SOURCE =>

On December 3, 2013, Secretary of Education Arne Duncan announced yet again that American students were doing terribly when tested, in comparison to students in sixty-one other countries and a few cities like Shanghai and Hong Kong. Duncan presided over the release of the latest international assessment of student performance in reading, science, and mathematics (called the Program for International Student Assessment, or PISA), and Shanghai led the nations of the world in all three categories.

Duncan and other policymakers professed shock and anguish at the results, according to which American students were average at best, nowhere near the top. Duncan said that Americans had to face the brutal fact that the performance of our students was “mediocre” and that our schools were trapped in “educational stagnation.”

He had used virtually the same rhetoric in 2010, when the previous PISA results were released. Despite the Bush administration’s No Child Left Behind (NCLB) law, which mandated that every child in every school in grades 3–8 would be proficient in math and reading by 2014, and despite the Obama administration’s $4.35 billion Race to the Top program, the scores of American fifteen-year-old students on these international tests were nearly unchanged since 2000. Both NCLB and Race to the Top assumed that a steady diet of testing and accountability, of carrots for high scores and sticks for low scores, would provide an incentive for students and teachers to try harder and get higher test scores. But clearly, this strategy was not working. In his public remarks, however, Duncan could not admit that carrots and sticks don’t produce better education or even higher test scores. Instead, he blamed teachers and parents for failing to have high expectations.

GIVEN PROBLEM A => According to the passage on the 2013 PISA results, why did NCLB and Race to the Top rely on testing and accountability? Answer in one to three sentences.
GIVEN PROBLEM B => Please translate this sentence from the passage on the 2013 PISA results into Spanish: "He had used virtually the same rhetoric in 2010, when the previous PISA results were released."
GIVEN PROBLEM C => From the passage on the 2013 PISA results, set down the text from "On December 3, 2013, Secretary" up to and including "all three categories.".

PROVIDED MATERIAL =>
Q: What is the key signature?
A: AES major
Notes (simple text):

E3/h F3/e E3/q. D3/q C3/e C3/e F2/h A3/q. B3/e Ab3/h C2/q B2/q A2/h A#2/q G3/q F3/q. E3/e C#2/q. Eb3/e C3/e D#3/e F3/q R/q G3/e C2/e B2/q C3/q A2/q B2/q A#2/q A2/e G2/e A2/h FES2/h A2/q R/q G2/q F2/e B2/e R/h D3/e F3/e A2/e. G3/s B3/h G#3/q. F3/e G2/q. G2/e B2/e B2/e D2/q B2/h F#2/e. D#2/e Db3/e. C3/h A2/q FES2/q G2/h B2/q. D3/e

EXERCISE RESPONSE A => Both programs assumed that steady testing and accountability, with rewards for high scores and penalties for low ones, would give students and teachers an incentive to try harder and raise their test scores.

EXERCISE RESPONSE B => Había usado prácticamente la misma retórica en 2010, cuando se publicaron los resultados anteriores de PISA.

EXERCISE RESPONSE C =>
On December 3, 2013, Secretary of Education Arne Duncan announced yet again that American students were doing terribly when tested, in comparison to students in sixty-one other countries and a few cities like Shanghai and Hong Kong. Duncan presided over the release of the latest international assessment of student performance in reading, science, and mathematics (called the Program for International Student Assessment, or PISA), and Shanghai led the nations of the world in all three categories.